There's so many that haven't even been mentioned yet:


- Complicity in or direct violations of environmental, labor and human rights in Indonesia, Papua New Guinea, Philippines, Namibia, Madagascar, the United States and Australia, among others.


- Eviction of the local small scale miners in the Kelian gold mine in Borneo. The families were displaced to shanty towns. Followed up in the area with a culture of sexual harassment and rape centered around the company. An independent inquiry determined that victims of sexual abuse had been threatened with dismissal if they did not cooperate or were promised a job or money in return for sex.
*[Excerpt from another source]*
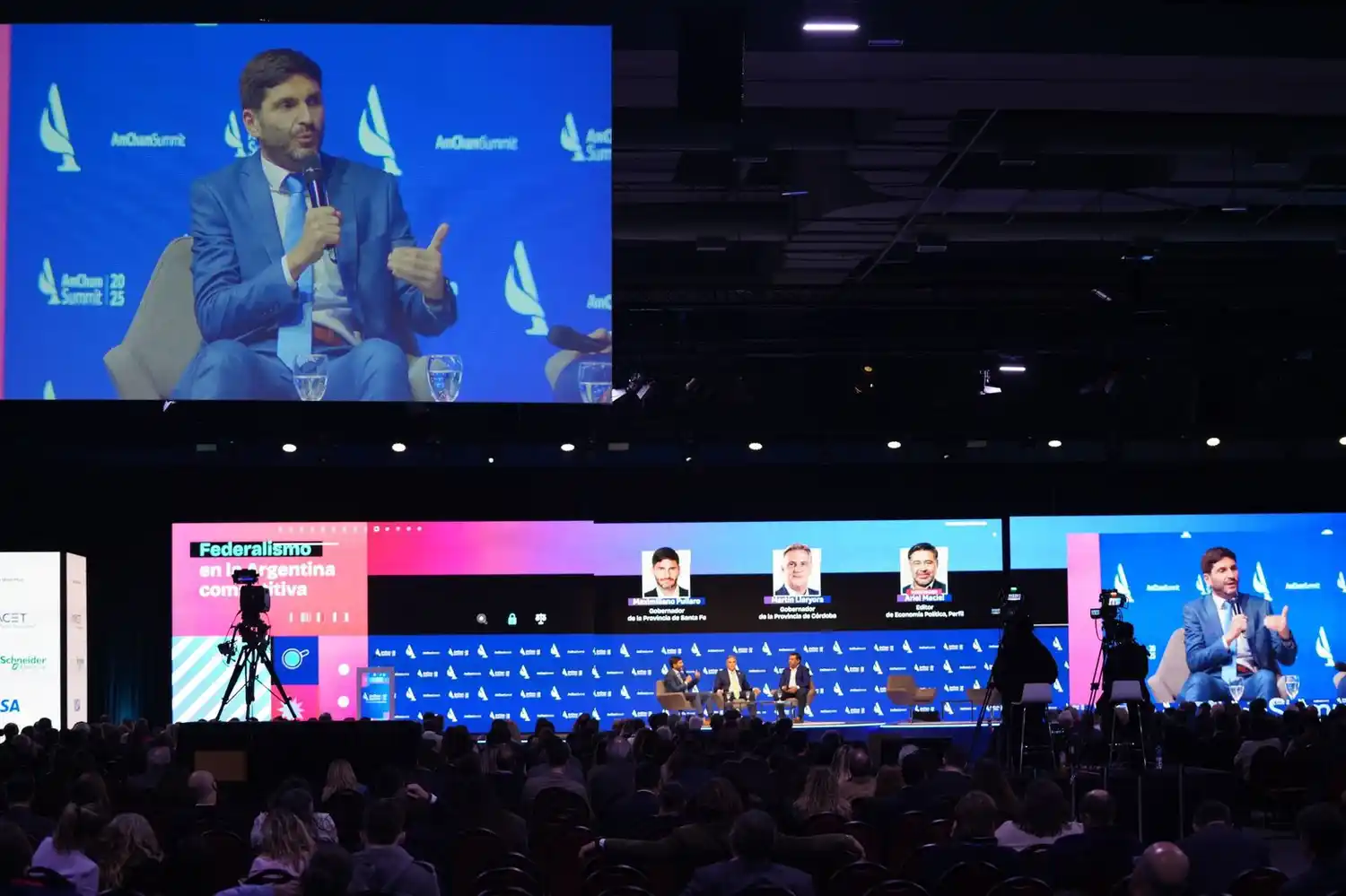 Pullaro: "Hace dos años atrás, cada $100 que aportábamos, a nuestra provincia le volvían $57, ahora están volviendo $49"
Rio Tinto didn't inform their shareholders of this finding. (here) and (here)

- In the 70s supported the apartheid government of South Africa through uranium mining operation in Namibia that the UN called 'virtual slave labour under brutal conditions'. These operations, by admission of the company chairman maintained a 'private army' for the purposes of suppressing civil or labour unrest. (here) Keeping large gun happy security forces that are accused of everything between intimidation and outright targetted murder of opposition leaders in communities near Rio Tinto concerns is a practice the company still maintains today.(here)
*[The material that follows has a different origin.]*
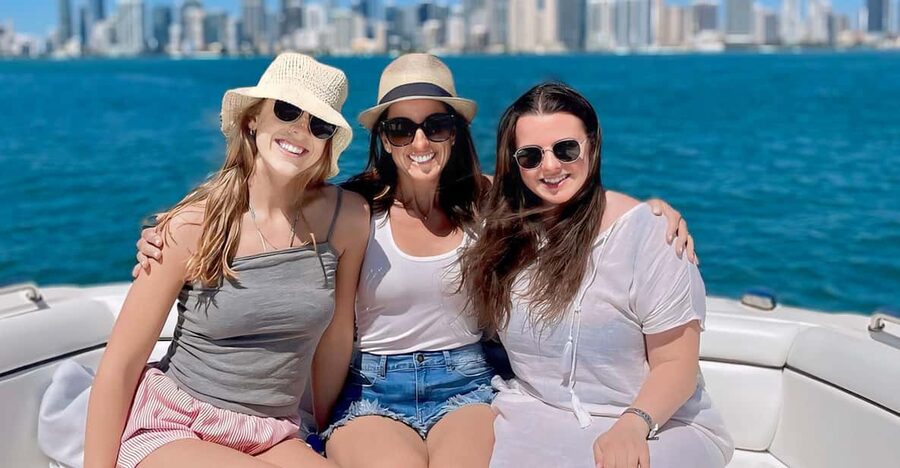 Miami: Private Boat Charter Guided and Tailored Experience - Fisher Island, the Port of Miami, and the return route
- Their attempt at greenwashing includes both the typical aesthtic use of landscapes that they are actually in the process of despoiling and also the coining of the oxymoron 'sustainable mining'. (here)

- Under their subsidiary 'Bougainville Copper ltd', through pollution (they dumped the toxic tailings from their mine directly into the main river) and disregard for the local community whilst giving significant amounts of money to the central government they were instrumental in bringing about a full secessionary war in Bougainville in Papua New Guinea. (here) and (here) The area has been completely destabilised for around 40 years now.
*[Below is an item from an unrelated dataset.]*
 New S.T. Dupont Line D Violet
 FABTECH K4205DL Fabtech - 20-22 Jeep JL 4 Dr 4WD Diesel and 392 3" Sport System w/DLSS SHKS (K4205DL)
The court case still hasn't been resolved (I believe) even though it has been going on since 2000. From the case:

Both Rio and PNG made enormous profits from the mine and were anxious for it to operate, notwithstanding the resistance of the island's people. The blockade prevented medicine, clothing and other essential items from reaching the people of Bougainville. Hospitals were forced to close, women died needlessly in childbirth and young children died from easily preventable diseases. Rio's top manager on Bougainville encouraged continuation of the blockade for the purpose of 'starving the bastards' out. This blockade directly caused the deaths of at least 10,000 people between 1990 and 1997. According to the Red Cross, the blockade killed more than 2,000 children in its first two years of operation. By the time the war ended in 1999, 10% of the population of Bougainville, approximately 15,000 civilians, were killed.

- Oh and last year in one of the most successful years ever for the mining industry as a whole Rio Tinto's earnings were a record US$7,443,000,000.